Which aroused his suspicion. Could they have been the ones who brought on the police to take care of the others — that’s what he thought, but he knew well that he could no longer live without them even if they were police agents.

He might even want them more if they were.

Only a few more seconds and he’ll be at the right spot and then, luckily, that scandalous thought — that nothing matters so long as they are willing to do it with him — will no longer live in him. Still, it was precisely this scandalous thought that made it seem that he was celebrating a victory over fate. After all, for the first time in his life he’d succeeded in attaining this scandalous bliss, and without getting caught or beaten up by the cops, avoiding the risk that his aunt would have to bail him out of one of the detention centers; he shuddered at the thought.

There is no punishment; there won’t be any. His last hour was becoming the best hour of his life; at least they could not humiliate him for it. His fate has no more time to invent and inflict new punishment. Death will not be a punishment for his innocent pleasure but, rather, a lavish present, a huge bonus, he told himself, and he did not fear it, not at all; he already loved it in advance, deeply desired it, desired nothing else. At least death knew how gravely fate had erred throughout his short life. He should have settled in another body because he was completely innocent, and he learned from his impending death that other people, when they were happy, were happy because of their damned offenses.

Or what sort of hope of happiness is it when the hope that men pursue treacherously abandons them, when they cannot give it up but it runs ahead, away from them, on swift feet. Thirst had parched his lips and the hollow of his mouth; nausea made painful sores in the corners of his mouth and chapped his lips.

It was uplifting — to be aware of what he had learned about himself and about other men for the first and last time in his life. And other men can just stay in this world with this knowledge if they want to.

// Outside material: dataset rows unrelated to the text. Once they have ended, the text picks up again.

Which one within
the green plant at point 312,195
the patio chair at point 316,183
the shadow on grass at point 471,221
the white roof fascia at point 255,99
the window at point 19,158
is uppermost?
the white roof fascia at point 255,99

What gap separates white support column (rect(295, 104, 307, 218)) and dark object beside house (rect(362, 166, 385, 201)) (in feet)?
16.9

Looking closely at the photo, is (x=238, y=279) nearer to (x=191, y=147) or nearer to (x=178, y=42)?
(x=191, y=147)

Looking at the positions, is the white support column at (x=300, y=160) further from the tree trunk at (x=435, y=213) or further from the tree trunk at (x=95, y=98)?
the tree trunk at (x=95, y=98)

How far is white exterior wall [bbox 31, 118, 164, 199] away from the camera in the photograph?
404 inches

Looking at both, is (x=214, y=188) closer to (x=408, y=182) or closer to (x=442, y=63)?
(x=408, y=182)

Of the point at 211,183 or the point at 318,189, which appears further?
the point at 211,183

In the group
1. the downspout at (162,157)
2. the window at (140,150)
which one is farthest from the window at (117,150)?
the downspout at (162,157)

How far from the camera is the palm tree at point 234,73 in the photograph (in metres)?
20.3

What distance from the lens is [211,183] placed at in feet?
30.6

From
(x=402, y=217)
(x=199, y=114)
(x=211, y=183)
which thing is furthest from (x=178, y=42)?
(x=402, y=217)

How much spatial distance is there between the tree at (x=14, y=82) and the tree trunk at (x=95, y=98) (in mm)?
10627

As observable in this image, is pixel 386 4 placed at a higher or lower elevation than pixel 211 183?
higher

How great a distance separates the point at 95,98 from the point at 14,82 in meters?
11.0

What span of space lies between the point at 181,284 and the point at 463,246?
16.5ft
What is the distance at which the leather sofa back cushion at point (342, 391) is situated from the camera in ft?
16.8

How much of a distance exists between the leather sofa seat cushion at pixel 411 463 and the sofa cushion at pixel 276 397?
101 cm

He was taking with him the taste and smell of strange men’s lips, gums, teeth, saliva, and cocks; he cherished this, as he did his own imminent death, for which he had to take only a few more, possibly painful steps. He will take everything with him; he won’t share anything with anybody. And with the thought that he’d have nothing to relinquish in the new world, he wished that feeling would come back to his parched mouth, despite his nausea, yes, they should kiss it, thrust their muscular tongues into it, these other men, anybody. More than for the depth of the swirling water, more than for its surface made silky by the churned-up mud, he longed for the thick lips of the mustached man, the taste of his heavy sweat, the strange smells left by his spritzers, meat stew, and perpetual cigarettes. With his stinking mouth he should kiss the rest of his life to pieces, fuck him to smithereens. Gobble up every last bit of leftovers, wipe the juicy bottom of the pot with a piece of bread, chew clean every little bone and bite through every bit of gristle.

This somebody who temporarily was still himself was taking with him the stale odor of tar and urine in his pores, on his skin, on the fuzz in his nostrils, and on his wet clothes.

Only a few seconds are left, all he has to do is get to the middle of the bridge with this miserable creature. Nothing is more clearly known than this and never will be.

Joining these sensations was the silt-filled, all-pervasive smell of the water intermingled with the bitterness of smoke from nearby factories and, separately, the sweet breeze of jasmine.

On his short-cropped blond hair, a mixture of strangers’ sperm was drying.

And while she kept on trying, once, twice, even five times in one instant, because she didn’t want, just this once she really didn’t want to fudge it, she was really trying to put this fucking F sharp in its proper place as required by the sense and style of the phrase, treating it as objectively as Margit Huber, this Médike, demanded of her, and why shouldn’t she be able to treat it as a technician would, since after all she does have a brain in her head and knows I can hold back a little here and let go a bit there; still, defying all her good intentions, her shoulders trembled with suppressed tears.